Uczestnicy starcia w Sejmie podali sobie ręce

Uczestnicy poniedziałkowej szarpaniny pogodzili się (na nagraniu starcie w Sejmie)
Uczestnicy poniedziałkowej szarpaniny pogodzili się (na nagraniu starcie w Sejmie)
Źródło: TVN 24

- Panowie Bednarz i Wilamowski podali sobie ręce, a ministerstwo sprawiedliwości zbada sprawę i obowiązujące przepisy - poinformował Michał Wójcik, sekretarz stanu w ministerstwie sprawiedliwości.

Były poseł PiS poinformował także, że spotkał się w środę z posłanką Barbarą Chrobak z Kukiz’15 oraz z Pawłem Bednarzem, aktywistą Fundacji im. Dobrego Pasterza z Sosnowca. Aktywista był uczestnikiem poniedziałkowej szarpaniny, do jakiej doszło podczas konferencji prasowej wicemarszałka Ryszarda Terleckiego.

Do wicemarszałka zbliżył się wówczas Paweł Bednarz z Fundacji im. Dobrego Pasterza w Sosnowcu, który - jak twierdzi - chciał zadać Terleckiemu pytanie. Wtedy do akcji wkroczył szef biura prasowego PiS Krzysztof Wilamowski, który próbował siłą odciągnąć Bednarza. Kiedy to się nie udało, doszło do szarpaniny, w wyniku której aktywista powalił Wilamowskiego na ziemię. Dopiero wówczas na miejscu pojawiła się Straż Marszałkowska. Bednarz - który przebywał w Sejmie na zaproszenie ruchu Kukiz'15 - już w poniedziałek zapowiedział, że wytoczy przeciwko Wilamowskiemu powództwo cywilne w związku z incydentem.
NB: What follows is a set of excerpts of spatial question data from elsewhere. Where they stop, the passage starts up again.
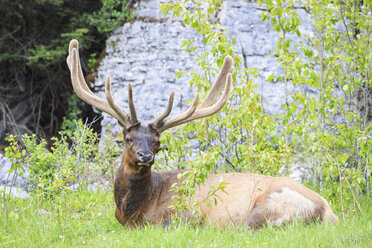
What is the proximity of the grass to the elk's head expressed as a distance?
779 mm

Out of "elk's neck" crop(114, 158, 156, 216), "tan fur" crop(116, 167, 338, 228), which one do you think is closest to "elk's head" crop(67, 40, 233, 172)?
"elk's neck" crop(114, 158, 156, 216)

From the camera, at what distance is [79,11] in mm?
10922

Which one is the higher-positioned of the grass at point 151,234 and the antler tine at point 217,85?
the antler tine at point 217,85

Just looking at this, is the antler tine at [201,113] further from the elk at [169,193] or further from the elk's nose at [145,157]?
the elk's nose at [145,157]

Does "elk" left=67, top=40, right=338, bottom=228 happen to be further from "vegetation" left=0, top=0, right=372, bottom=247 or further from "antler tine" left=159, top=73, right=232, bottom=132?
"vegetation" left=0, top=0, right=372, bottom=247

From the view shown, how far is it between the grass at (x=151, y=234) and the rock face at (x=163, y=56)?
4.41m

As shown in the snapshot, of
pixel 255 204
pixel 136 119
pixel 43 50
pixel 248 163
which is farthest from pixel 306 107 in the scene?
pixel 43 50

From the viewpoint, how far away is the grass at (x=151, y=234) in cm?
Result: 388

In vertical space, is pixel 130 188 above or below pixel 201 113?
below

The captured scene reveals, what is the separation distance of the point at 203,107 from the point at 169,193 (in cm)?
124

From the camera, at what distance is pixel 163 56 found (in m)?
9.79

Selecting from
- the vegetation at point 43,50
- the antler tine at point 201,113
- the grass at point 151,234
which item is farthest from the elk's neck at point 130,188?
the vegetation at point 43,50

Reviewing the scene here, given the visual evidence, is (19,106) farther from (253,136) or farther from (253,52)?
(253,136)

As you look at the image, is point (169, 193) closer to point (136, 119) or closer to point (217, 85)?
point (136, 119)
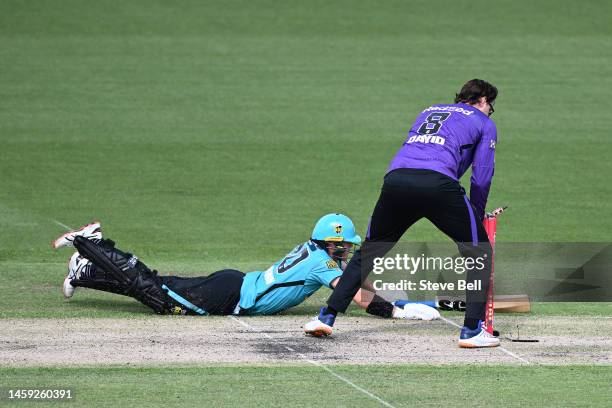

Wójcik: dobro dzieci ważniejsze

Michał Wójcik z ministerstwa sprawiedliwości w czwartek opublikował na Twitterze zdjęcie, na którym Bednarz i Wilamowski podają sobie ręce.

"Panowie Bednarz i Wilamowski uznali, że najważniejsze jest rozwiązanie sprawy, z którą Bednarz przyszedł do Kancelarii Sejmu oraz dobro dzieci” - napisał Wójcik, który podkreślił, że resort sprawiedliwości zamie się opisywanymi przez aktywistę zdarzeniami dotyczącymi dzieci i domów dziecka. Polityk zapowiedział również, że spróbuje zainteresować sprawą parlamentarzystów.